An open API service indexing awesome lists of open source software.

https://github.com/learnitall/archaware-controller

Architecture-aware placement of pods for Kubernetes
https://github.com/learnitall/archaware-controller

Last synced: 6 months ago
JSON representation

Architecture-aware placement of pods for Kubernetes

Awesome Lists containing this project

README

          

# archaware-controller

![Supported platforms are linux/amd64 and linux/arm](https://img.shields.io/badge/platform-linux%2Famd64%2Clinux%2Farm-informational)
![This project falls under the MIT License](https://img.shields.io/badge/license-MIT-informational)

*Architecture-aware placement of pods for Kubernetes*

This project was created in response to [kubernetes/kubernetes/issues/105321](https://github.com/kubernetes/kubernetes/issues/105321).

## What does it do?

archaware-controller is a Kubernetes [controller](https://kubernetes.io/docs/concepts/architecture/controller/) written purely in Go that simply does the following:

1. Adds `NoSchedule` taints to each of your nodes based on their architecture.
2. Adds tolerations to each of your Pods with their minimum set of supported architectures.

That's it.

## How does it do?

### Nodes

Kubernetes does the leg work here, as each node's architecture is available under its `status.nodeInfo`. All the controller does is find this value and use it to create a taint.

For instance, to view the architecture of your own cluster, copy and paste this large command:

`kubectl get nodes -o go-template='{{range .items}}{{index .metadata.labels "kubernetes.io/hostname"}} {{.status.nodeInfo.architecture}}{{printf "\n"}}{{end}}'`

### Pods

In order to add the correct toleration onto each pod, we have to deal with the fact that a pod can have more than one container, each running different images.
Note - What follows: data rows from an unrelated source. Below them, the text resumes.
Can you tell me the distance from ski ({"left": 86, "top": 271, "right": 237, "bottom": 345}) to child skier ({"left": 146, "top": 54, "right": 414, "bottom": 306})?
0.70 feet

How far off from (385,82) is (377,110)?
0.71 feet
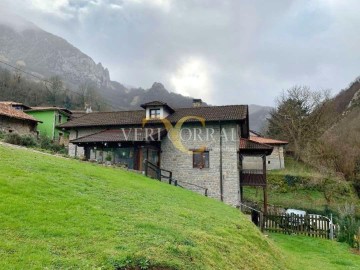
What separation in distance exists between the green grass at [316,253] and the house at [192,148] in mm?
6062

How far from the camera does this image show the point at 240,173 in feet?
76.2

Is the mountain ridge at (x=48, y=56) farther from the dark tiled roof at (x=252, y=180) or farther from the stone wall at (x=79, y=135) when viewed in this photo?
the dark tiled roof at (x=252, y=180)

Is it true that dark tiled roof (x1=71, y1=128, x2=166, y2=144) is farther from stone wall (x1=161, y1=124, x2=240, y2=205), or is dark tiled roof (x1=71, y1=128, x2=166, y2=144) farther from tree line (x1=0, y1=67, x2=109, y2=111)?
tree line (x1=0, y1=67, x2=109, y2=111)

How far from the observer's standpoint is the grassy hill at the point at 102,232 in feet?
15.9

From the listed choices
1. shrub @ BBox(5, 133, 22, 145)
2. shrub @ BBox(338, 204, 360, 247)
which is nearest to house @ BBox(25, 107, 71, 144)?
shrub @ BBox(5, 133, 22, 145)

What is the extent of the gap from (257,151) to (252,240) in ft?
47.1

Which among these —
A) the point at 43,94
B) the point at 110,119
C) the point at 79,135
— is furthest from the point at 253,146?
the point at 43,94

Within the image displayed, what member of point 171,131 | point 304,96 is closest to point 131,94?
point 304,96

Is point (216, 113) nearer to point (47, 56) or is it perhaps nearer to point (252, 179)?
point (252, 179)

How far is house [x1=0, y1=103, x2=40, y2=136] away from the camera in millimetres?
28969

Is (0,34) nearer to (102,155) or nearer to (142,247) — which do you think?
(102,155)

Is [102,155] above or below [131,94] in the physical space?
below

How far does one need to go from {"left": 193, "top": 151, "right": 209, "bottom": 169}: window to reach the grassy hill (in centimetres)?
1246

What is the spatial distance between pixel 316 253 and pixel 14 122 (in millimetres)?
28117
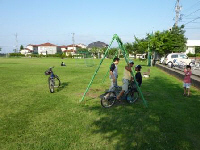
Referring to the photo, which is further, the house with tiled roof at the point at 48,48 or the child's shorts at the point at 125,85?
the house with tiled roof at the point at 48,48

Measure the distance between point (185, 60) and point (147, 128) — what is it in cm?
1956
What the controller does is find the intersection between the set of architectures of each image within a pod, using said intersection as the list of tolerable architectures.

For instance, if I have a pod with two containers, one which is single-platform on `amd64` and one which is multi-platform for `amd64`, `arm` and `ppc64le`, the pod will only be given the `amd64` toleration.
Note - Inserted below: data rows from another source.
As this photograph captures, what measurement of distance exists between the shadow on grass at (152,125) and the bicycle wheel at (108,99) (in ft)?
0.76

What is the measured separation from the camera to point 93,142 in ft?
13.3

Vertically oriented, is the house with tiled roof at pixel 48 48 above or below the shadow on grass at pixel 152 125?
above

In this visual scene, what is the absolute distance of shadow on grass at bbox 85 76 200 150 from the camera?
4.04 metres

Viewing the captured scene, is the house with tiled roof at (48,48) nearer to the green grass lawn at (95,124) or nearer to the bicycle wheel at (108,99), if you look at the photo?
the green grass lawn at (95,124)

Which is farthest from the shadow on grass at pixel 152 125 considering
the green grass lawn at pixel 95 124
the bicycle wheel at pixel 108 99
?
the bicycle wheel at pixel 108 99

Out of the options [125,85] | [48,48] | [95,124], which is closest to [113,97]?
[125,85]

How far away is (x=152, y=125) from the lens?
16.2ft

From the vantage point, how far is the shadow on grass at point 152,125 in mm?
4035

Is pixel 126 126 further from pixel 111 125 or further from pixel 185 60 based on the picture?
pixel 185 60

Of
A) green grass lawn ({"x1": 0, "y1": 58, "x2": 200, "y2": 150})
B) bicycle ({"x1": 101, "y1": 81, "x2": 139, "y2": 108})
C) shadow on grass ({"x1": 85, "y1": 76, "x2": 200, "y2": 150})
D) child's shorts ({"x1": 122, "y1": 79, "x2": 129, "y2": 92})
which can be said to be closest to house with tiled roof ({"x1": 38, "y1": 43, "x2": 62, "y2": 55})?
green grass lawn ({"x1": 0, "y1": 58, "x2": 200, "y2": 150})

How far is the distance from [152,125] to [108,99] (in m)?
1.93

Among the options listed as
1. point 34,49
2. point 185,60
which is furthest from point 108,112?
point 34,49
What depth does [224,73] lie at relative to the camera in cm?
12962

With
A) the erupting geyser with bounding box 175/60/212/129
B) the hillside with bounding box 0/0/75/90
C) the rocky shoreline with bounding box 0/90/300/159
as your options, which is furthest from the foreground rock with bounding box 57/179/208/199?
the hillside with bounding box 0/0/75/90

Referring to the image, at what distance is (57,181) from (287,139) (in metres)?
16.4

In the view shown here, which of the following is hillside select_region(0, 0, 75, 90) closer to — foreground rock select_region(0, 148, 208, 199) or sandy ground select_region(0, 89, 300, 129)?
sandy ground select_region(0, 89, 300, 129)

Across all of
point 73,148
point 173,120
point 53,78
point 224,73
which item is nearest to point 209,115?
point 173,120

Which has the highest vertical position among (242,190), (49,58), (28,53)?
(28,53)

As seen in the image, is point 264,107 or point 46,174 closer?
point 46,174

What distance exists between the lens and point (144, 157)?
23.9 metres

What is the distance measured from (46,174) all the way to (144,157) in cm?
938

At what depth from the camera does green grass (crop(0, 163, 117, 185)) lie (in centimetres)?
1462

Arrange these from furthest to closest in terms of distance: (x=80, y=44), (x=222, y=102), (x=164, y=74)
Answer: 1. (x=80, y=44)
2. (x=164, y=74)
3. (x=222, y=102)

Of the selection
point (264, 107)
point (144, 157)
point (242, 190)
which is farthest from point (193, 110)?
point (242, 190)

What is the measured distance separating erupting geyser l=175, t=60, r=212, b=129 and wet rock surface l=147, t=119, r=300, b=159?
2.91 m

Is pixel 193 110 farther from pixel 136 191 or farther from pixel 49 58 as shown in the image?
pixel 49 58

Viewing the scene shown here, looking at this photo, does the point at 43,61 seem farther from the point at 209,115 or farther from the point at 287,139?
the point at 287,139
Under-the-hood, daemon-less [containerd](https://github.com/containerd/containerd) is used to inspect the manifest (or manifest list, or index, depending on your flavor of choice and if your image is multi-platform) of each image. This doesn't require that the image is pulled from its registry, meaning the controller has no large storage or network bandwidth requirements.

## Where does it do?

The archaware-controller is available as an image on [Docker Hub](https://hub.docker.com/repository/docker/learnitall/archaware-controller). It can also be installed via [archaware-controller.yaml](./archaware-controller.yaml), which creates:

* A service account for the controller
* A cluster role with list, watch, get and update permissions for nodes and pods
* A cluster role binding for the above cluster role onto the above service account
* A single-container deployment for the controller

Just `kubectl apply -f`.

## Caveats (does it do?)

This controller introduces a single point of failure in your cluster. If something happens and the controller can't function anymore, you have to either:

1. Remove the architecture taint from each node and delete all your pods so your Deployments, ReplicSets, DaemonSets, etc. can recreate them, as tolerations cannot be removed from pods. Running the architecture-controller manually as `go run . clean` will do this for you.
2. Manually add taints and tolerations onto new nodes and pods.
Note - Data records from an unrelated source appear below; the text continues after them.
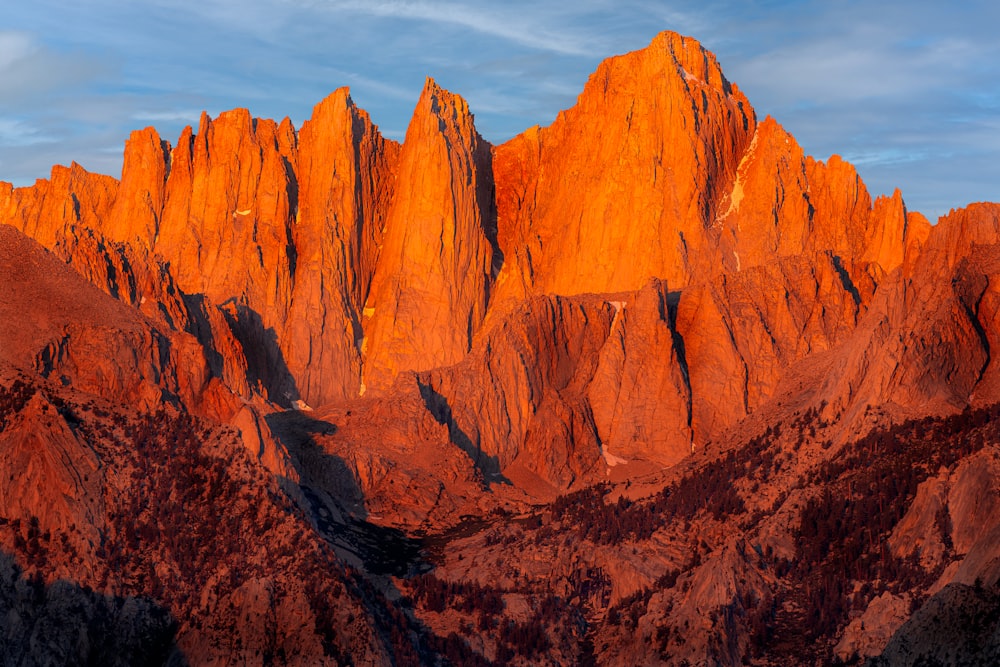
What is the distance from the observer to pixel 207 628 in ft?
357

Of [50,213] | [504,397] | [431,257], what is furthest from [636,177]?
[50,213]

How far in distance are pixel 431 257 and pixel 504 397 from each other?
73.4 ft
As stated above, since tolerations on pods cannot be removed, issues may arise if a container's image within a pod is changed to one that uses a different architecture. It is recommended that if this needs to happen, a new pod should be created.

Additionally, each time the controller contacts Docker Hub to review an image's manifest, that request is counted as a pull request. [Pull requests are rate-limited](https://www.docker.com/increase-rate-limits/), therefore the controller may contribute to hitting the pull rate limit depending on your activity.

## Contributing

The directory `testimg` can be used to generate example manifests and manifest lists (aka indices) for testing the controller's ability to grab architectures for an image. It requires that you have the following:

* A repository on DockerHub named `archaware-testimg`
* A respository on quay named `archaware-testimg`
* Docker installed
* Podman installed
* An authfile setup with quay.io credentials (`docker login` and `podman login` conflict with one another, see `podman login --authfile`)

Using [testimg/update.sh](./testimg/update.sh), you can build a test manifest and manifest list and push the result to both quay.io and DockerHub.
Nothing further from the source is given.